FAQ
- How does indexing work at infotiger?
- Is there any extended search syntax?
- And how can I filter results even more?
- How can I submit my URL for indexing?
- What about the similarity search?
- How do I know that infotiger is visiting my site?
- Is infotiger reachable via TOR (.onion) networks?
How does indexing work at infotiger?
Text search engine
At the moment, infotiger is a text only search engine, covering two languages (English+German) in two seperate indexes.
Pre-processing
Prior to indexing text crawled from websites, a few pre-processing steps are done. The same pre-processing is also applied to every search query, before sending the query to the index.
Tokenizing
In a first step, the "words" in a text or search query are separated, usually at charaters as " " or ".". E.g. "de.wikipedia.org" would be split into three words "de" "wikipedia" "org".
Stopword removal
After tokenizing, the (language dependent) stopwords are removed, as there is very little information in these, e.g. "in", "have", "do", etc. would not be indexed, and are not searchable, but will still appear in the results and snipplets.
Stemming
Finally, stemming algorithms are applied, so e.g. "fishing", "fished", and "fisher" would all be stemmed to "fish".
Similarity index
Besides the classical
Is there any extended search syntax?
The art of phrasing queries :)
Boolean search
By default, search terms are treated as "OR", so
Occam's razor
is identical to:
Occam's OR razor
if you want all of your search terms in a page, you could try:
Occam's AND razor
or even:
(occham's AND razor) OR (Ockhams AND Rasiermesser)
Search for full phrases
surround your phrase by quotation marks '"'
"Latin lex parsimoniae"
Site search
you may search restrict your search to a particular site:
site:de.wikipedia.org
or even search within that site:
site:de.wikipedia.org AND "Ockhams razor"

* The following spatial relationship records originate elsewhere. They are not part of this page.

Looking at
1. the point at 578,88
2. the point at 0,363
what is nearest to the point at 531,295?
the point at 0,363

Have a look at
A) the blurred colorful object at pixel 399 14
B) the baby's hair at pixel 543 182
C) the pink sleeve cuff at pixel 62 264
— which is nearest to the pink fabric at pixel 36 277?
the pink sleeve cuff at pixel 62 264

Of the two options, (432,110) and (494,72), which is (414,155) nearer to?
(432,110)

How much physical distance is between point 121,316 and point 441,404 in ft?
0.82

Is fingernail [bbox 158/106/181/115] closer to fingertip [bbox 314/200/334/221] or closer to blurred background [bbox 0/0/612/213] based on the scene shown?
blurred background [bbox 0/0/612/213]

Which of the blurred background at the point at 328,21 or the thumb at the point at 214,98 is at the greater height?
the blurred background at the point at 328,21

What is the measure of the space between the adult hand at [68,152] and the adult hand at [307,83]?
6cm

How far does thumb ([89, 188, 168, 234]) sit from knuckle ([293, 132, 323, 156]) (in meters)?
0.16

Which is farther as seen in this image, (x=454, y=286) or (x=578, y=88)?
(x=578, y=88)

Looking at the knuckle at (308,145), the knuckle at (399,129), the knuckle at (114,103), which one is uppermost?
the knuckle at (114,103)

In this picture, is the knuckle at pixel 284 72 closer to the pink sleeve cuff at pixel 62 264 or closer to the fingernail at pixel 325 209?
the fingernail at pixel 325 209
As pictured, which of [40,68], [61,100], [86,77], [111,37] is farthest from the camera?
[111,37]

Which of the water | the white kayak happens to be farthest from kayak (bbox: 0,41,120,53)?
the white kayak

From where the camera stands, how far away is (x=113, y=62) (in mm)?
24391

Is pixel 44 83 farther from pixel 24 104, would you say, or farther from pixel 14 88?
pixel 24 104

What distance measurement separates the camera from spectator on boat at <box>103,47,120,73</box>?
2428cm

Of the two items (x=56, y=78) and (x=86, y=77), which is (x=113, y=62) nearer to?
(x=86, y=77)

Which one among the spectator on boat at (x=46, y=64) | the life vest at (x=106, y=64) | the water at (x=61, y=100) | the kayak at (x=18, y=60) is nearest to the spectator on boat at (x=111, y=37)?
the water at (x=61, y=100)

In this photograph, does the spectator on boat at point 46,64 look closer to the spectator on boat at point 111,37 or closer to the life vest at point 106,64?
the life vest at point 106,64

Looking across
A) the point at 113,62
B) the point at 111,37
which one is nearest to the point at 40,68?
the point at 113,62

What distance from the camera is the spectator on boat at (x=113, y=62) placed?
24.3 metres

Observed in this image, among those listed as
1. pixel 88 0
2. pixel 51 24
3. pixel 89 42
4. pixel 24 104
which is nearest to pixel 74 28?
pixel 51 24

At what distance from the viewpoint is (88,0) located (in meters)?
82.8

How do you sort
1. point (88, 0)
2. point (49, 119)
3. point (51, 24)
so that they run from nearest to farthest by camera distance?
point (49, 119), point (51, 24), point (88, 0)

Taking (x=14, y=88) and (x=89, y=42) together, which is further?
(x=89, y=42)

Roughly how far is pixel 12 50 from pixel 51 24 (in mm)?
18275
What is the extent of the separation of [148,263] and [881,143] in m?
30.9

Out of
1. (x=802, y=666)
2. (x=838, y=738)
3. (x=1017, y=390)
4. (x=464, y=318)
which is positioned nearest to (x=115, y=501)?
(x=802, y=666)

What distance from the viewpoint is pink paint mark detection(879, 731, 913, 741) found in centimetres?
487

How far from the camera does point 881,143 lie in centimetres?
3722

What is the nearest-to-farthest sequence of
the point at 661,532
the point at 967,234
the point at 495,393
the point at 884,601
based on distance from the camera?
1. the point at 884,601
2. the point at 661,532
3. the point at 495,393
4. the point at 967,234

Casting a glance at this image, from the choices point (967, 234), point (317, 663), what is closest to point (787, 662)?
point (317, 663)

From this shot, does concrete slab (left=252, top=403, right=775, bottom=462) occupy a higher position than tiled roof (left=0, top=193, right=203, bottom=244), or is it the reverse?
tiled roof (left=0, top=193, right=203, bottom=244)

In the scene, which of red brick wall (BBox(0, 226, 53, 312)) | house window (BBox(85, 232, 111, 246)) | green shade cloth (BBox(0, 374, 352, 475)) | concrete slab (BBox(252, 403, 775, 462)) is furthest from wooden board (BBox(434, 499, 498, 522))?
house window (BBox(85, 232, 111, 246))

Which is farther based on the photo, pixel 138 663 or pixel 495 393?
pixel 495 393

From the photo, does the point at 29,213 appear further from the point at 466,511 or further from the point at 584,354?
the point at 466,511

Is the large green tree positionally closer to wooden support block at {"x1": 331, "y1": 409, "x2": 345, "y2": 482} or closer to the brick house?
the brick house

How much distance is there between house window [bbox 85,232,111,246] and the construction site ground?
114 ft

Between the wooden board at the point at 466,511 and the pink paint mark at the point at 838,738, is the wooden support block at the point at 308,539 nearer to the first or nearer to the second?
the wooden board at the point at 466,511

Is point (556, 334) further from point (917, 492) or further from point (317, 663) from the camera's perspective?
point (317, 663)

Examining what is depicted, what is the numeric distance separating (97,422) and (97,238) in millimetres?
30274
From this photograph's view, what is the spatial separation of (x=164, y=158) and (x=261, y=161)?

And how can I filter results even more?
With infotiger you have the possibility to narrow down the results of your search in a variety of ways.
Filter by language
As our search index is language dependent, you have to decide in which index to search. The language for displaying the web pages in the browser is preset, which in most cases corresponds to your national language. If you want to search in our English/German index, you could set the language for the search query accordingly in the drop-down menu.
Filter by publication date
If a web page has a valid publication date, it will be displayed together with the search result. In order to limit the result set to a period of time, you can set this using the corresponding drop-down menu below the input box. Please note: pages without a publication date will not be displayed when applying this filter.
Filter by TigeRank
TigeRank is a ranking for web pages, which assigns higher ranks to popular pages. The procedure is based on the well-known PageRank algorithm, but not identical to it. You can, for example, restrict the results to the top 5% ranked pages, so that only results from pages are displayed, that are among the top 5% of the pages rated highest by TigeRank.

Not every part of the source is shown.